▶ _PASSAGE PROVIDED_:
□ □ □
Resistant Dermatomyositis Improves Quickly, Significantly With Combination Drug



DENVER — Treatment-resistant dermatomyositis improved significantly with the investigational TYK2/JAK1 inhibitor brepocitinib, according to a randomized trial.

The higher of two doses of brepocitinib improved the total dermatomyositis score by almost 50% at 1 year as compared with placebo. The novel therapy demonstrated superiority over placebo across all nine secondary endpoints, including skin disease, glucocorticoid tapering, and functional disability. Noticeable improvement occurred as early as 4 weeks.

Adverse events (AEs) occurred in a similar proportion of patients treated with brepocitinib or placebo, reported Ruth Ann Vleugels, MD, of Brigham and Women’s Hospital in Boston, at the American Academy of Dermatology annual meeting. The study was published simultaneously in the New England Journal of Medicine.

“The 30-mg dose achieved statistical significance that was robust on all 10 primary ranked endpoints,” said Vleugels. “This is important because these ranked endpoints represent improvement not only in skin but also in muscle, global disease activity, rapidity of onset, and our ability to taper corticosteroids — extremely impressive data.”

“For those of us who study dermatomyositis, this is truly a landmark achievement,” she added. “Most importantly, this is a major move forward for our patients, who ideally, in the near future will be able to receive a targeted, effective therapy early in their disease course and be able to avoid systemic corticosteroids and side effects from other traditional DMARDs [disease-modifying antirheumatic drugs].”

One Drug Vs Two, Safety

During a post-presentation discussion, Hensin Tsao, MD, PhD, of the Mass General Research Institute in Boston, asked how the combination drug differs from giving the individual components separately.

“The TYK2 inhibitor currently on the market is an allosteric inhibitor, and there is evidence that [a non-allosteric inhibitor] would be better for this population,” Vleugels said. “In addition, with the combination, we think that by targeting interferon-1, interferon-2, and the interleukins [ILs], there will be more advantages than in the traditional JAK inhibitors that I’ve used for many years. With existing therapies, I couldn’t get this drug. I couldn’t just throw a few things together and have brepocitinib.”

Aaron Mark Drucker, MD, of the University of Wisconsin-Madison, asked about potential long-term side effects, particularly malignancy. “What should we be watching for?”

“Over the open-label extension study, I think the safety data will remain exactly what we’re seeing here,” said Vleugels. “I think the goal with brepocitinib, over time, is to use it early, rather than putting patients on steroids and methotrexate and mycophenolate mofetil and then putting brepocitinib on top, which is what’s required in a phase III study like this. So I would argue that using brepocitinib alone and earlier that [AEs] will actually go down.”

“In terms of malignancy and clot risk, I don’t have a concern with the long-term safety data,” Vleugels noted. I have been using JAK inhibitors off label for many years in many diseases. … I also want to highlight that my colleagues in oncology actually use JAK inhibitors in patients who have been on immunotherapy. Patients respond to immunotherapy, the immunotherapy stops working, and they now give those patients JAK inhibitors to re-prime the immune system and allow them to respond to immunotherapy better moving forward.”
□ □ □
▶ _DATA TO EXAMINE_:
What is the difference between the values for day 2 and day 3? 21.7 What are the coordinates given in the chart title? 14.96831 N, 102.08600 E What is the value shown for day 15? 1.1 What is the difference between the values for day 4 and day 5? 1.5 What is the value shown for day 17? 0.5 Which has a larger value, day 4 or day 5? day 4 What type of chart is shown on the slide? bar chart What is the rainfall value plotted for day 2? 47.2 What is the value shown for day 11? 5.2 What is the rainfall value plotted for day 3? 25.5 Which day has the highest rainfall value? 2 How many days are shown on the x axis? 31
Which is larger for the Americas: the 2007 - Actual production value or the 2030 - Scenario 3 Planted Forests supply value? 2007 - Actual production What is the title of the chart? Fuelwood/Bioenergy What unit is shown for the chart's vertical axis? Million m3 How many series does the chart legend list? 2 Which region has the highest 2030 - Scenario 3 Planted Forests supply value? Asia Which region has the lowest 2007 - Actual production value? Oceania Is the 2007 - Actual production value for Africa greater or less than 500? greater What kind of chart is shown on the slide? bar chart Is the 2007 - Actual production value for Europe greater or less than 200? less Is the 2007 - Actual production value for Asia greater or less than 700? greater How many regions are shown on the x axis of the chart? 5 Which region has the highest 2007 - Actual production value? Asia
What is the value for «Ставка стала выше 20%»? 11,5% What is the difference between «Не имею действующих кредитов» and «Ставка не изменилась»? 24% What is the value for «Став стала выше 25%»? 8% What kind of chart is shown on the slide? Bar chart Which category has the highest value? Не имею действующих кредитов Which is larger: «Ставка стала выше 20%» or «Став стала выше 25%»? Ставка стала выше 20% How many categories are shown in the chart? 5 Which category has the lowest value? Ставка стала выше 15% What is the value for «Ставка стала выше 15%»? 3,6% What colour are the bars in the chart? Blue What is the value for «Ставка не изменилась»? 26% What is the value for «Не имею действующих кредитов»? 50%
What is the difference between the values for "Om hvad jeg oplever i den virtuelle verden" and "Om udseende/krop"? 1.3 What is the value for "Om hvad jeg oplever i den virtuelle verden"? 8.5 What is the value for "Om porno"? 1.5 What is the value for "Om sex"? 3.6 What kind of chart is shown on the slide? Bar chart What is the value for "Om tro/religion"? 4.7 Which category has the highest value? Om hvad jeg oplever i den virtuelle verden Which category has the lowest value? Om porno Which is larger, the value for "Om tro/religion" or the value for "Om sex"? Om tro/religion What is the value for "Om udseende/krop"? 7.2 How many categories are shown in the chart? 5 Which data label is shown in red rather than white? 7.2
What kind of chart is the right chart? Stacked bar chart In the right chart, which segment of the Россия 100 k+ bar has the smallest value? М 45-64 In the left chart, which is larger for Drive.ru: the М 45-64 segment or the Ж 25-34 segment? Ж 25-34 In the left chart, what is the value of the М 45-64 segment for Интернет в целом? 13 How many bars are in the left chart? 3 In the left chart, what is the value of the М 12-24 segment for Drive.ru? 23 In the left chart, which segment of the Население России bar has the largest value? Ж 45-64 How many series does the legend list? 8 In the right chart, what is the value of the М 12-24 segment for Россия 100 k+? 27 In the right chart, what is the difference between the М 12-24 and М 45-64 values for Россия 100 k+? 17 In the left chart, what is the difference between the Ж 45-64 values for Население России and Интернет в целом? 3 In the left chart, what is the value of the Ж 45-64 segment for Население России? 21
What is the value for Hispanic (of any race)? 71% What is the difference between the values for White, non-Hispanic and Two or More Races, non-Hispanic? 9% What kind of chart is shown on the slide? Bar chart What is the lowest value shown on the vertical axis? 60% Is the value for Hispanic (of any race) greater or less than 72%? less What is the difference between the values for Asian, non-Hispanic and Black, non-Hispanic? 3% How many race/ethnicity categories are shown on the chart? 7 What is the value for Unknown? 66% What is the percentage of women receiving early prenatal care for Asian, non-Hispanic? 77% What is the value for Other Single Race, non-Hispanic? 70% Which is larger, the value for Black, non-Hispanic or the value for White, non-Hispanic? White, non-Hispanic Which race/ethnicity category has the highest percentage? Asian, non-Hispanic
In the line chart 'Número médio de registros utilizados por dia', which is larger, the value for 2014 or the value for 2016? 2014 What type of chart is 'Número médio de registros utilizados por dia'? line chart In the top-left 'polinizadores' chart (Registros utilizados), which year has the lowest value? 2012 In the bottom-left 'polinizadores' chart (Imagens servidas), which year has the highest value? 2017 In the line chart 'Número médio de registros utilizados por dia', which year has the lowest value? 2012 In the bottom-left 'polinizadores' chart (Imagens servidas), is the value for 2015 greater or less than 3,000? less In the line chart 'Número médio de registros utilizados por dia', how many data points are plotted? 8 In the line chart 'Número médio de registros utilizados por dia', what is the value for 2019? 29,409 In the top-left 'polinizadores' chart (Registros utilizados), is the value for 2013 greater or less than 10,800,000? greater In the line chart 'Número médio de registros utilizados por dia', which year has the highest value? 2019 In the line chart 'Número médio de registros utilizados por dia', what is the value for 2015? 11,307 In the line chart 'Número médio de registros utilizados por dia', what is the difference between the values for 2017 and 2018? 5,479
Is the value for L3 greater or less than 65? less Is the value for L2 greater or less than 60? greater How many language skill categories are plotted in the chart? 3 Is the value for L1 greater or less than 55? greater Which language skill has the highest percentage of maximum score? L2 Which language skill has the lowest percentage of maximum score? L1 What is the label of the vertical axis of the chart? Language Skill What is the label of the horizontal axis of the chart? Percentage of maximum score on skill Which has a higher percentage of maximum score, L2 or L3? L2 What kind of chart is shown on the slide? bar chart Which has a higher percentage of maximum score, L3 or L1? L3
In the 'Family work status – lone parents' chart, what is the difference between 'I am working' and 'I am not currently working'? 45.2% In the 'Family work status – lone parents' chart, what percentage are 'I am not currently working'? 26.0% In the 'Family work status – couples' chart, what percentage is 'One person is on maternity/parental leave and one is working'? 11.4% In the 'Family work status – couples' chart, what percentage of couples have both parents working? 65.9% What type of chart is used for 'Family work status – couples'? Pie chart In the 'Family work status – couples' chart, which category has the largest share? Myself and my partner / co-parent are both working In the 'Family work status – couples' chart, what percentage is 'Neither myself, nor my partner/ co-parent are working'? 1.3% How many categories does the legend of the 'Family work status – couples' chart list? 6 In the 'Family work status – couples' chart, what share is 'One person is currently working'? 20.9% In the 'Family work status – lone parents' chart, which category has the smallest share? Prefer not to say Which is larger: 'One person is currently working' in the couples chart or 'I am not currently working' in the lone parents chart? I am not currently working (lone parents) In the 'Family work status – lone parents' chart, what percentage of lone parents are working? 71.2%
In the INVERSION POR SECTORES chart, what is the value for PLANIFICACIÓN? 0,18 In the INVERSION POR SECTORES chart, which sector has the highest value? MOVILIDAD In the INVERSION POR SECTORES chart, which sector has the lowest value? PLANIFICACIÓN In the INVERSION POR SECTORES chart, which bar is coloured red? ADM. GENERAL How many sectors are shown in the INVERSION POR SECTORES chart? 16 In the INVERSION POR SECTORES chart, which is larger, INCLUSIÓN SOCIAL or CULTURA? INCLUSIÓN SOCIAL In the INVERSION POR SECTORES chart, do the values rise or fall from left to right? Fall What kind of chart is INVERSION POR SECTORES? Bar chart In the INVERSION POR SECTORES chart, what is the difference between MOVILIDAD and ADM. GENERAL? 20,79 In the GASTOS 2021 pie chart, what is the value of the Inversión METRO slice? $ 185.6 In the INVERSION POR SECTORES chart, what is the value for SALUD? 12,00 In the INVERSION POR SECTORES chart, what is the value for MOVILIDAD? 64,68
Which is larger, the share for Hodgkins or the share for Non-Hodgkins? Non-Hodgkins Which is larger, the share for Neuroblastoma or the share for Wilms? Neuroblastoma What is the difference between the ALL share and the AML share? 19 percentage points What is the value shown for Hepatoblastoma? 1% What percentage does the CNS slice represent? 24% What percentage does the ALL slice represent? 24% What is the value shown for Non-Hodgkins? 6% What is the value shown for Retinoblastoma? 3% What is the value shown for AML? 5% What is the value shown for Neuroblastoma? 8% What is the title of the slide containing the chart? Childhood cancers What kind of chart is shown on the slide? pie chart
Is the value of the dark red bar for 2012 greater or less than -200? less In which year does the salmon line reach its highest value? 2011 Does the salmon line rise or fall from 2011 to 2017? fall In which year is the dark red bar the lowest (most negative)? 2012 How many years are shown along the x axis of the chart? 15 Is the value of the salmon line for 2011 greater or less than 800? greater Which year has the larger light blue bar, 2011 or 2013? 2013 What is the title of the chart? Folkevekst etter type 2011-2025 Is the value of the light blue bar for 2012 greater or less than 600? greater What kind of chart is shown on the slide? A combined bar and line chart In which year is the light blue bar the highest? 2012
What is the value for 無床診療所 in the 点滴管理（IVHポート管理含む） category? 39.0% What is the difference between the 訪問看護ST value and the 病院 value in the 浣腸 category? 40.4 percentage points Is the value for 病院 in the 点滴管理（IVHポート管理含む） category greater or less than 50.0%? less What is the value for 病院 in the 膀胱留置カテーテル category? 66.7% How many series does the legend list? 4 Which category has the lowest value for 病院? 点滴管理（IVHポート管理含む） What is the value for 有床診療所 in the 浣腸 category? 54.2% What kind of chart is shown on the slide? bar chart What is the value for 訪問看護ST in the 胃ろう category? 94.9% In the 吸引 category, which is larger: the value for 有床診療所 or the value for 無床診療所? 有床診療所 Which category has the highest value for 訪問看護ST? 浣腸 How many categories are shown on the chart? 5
□ □ □
▶ _WHAT TO DO_: Copy word for word everything in the dermatomyositis article from "DENVER — Treatment-resistant" down to "as 4 weeks.".

▶ _YOUR SOLUTION_:
DENVER — Treatment-resistant dermatomyositis improved significantly with the investigational TYK2/JAK1 inhibitor brepocitinib, according to a randomized trial.

The higher of two doses of brepocitinib improved the total dermatomyositis score by almost 50% at 1 year as compared with placebo. The novel therapy demonstrated superiority over placebo across all nine secondary endpoints, including skin disease, glucocorticoid tapering, and functional disability. Noticeable improvement occurred as early as 4 weeks.